====== STORED RECORDS

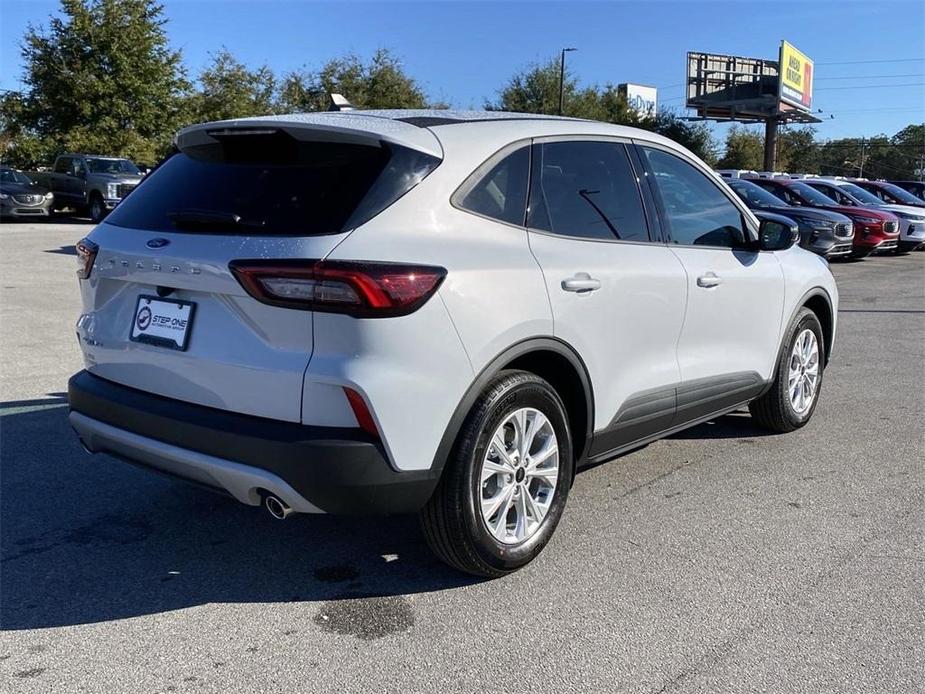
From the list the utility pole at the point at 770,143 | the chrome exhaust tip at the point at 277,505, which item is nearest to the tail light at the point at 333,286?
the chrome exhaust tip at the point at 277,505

============
====== STORED RECORDS

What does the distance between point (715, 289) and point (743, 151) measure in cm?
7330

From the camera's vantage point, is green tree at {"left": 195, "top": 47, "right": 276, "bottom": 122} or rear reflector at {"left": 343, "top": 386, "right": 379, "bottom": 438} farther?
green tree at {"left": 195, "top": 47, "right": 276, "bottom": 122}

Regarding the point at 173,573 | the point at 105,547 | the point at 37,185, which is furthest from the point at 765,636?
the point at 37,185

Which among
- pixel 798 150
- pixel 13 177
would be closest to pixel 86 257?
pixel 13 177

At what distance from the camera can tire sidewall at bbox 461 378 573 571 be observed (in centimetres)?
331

============
====== STORED RECORDS

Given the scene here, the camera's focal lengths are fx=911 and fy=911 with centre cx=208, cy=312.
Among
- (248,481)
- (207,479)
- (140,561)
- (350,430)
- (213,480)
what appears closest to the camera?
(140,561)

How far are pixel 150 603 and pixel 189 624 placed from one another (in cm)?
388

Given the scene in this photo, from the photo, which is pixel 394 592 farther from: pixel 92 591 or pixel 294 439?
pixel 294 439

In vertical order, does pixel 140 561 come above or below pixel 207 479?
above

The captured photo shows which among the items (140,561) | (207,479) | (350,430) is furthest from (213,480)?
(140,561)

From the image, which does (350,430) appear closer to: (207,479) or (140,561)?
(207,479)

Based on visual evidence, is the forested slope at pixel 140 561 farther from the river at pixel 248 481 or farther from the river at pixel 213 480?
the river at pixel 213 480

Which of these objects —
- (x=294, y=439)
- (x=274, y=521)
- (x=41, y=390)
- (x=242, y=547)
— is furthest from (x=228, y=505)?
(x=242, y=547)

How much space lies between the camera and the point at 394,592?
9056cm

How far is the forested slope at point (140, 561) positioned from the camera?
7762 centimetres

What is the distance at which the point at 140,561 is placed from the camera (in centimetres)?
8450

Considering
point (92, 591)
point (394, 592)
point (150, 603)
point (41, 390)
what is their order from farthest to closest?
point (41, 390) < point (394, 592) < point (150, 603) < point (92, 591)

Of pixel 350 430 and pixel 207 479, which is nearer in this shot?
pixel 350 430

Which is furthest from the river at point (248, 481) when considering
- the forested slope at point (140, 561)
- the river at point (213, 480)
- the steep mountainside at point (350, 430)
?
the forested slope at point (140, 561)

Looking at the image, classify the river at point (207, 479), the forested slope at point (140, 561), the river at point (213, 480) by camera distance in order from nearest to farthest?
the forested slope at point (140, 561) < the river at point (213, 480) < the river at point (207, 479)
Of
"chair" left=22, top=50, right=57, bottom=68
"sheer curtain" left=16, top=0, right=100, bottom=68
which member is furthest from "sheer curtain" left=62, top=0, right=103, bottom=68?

============

* **WHAT TO DO**: Please reproduce the entries word for word, from the line containing "How far is the" through the line containing "which member is", with both of those lines included.

* **THE OUTPUT**:
How far is the forested slope at point (140, 561) positioned from the camera?
7762 centimetres

What is the distance at which the point at 140,561 is placed from the camera (in centimetres)?
8450

Considering
point (92, 591)
point (394, 592)
point (150, 603)
point (41, 390)
what is their order from farthest to closest?
point (41, 390) < point (394, 592) < point (150, 603) < point (92, 591)

Of pixel 350 430 and pixel 207 479, which is nearer in this shot?
pixel 350 430

Which is furthest from the river at point (248, 481) when considering
- the forested slope at point (140, 561)
- the river at point (213, 480)
- the steep mountainside at point (350, 430)
?
the forested slope at point (140, 561)

Looking at the image, classify the river at point (207, 479), the forested slope at point (140, 561), the river at point (213, 480) by camera distance in order from nearest to farthest?
the forested slope at point (140, 561) < the river at point (213, 480) < the river at point (207, 479)
Of
"chair" left=22, top=50, right=57, bottom=68
"sheer curtain" left=16, top=0, right=100, bottom=68
which member is furthest from "sheer curtain" left=62, top=0, right=103, bottom=68?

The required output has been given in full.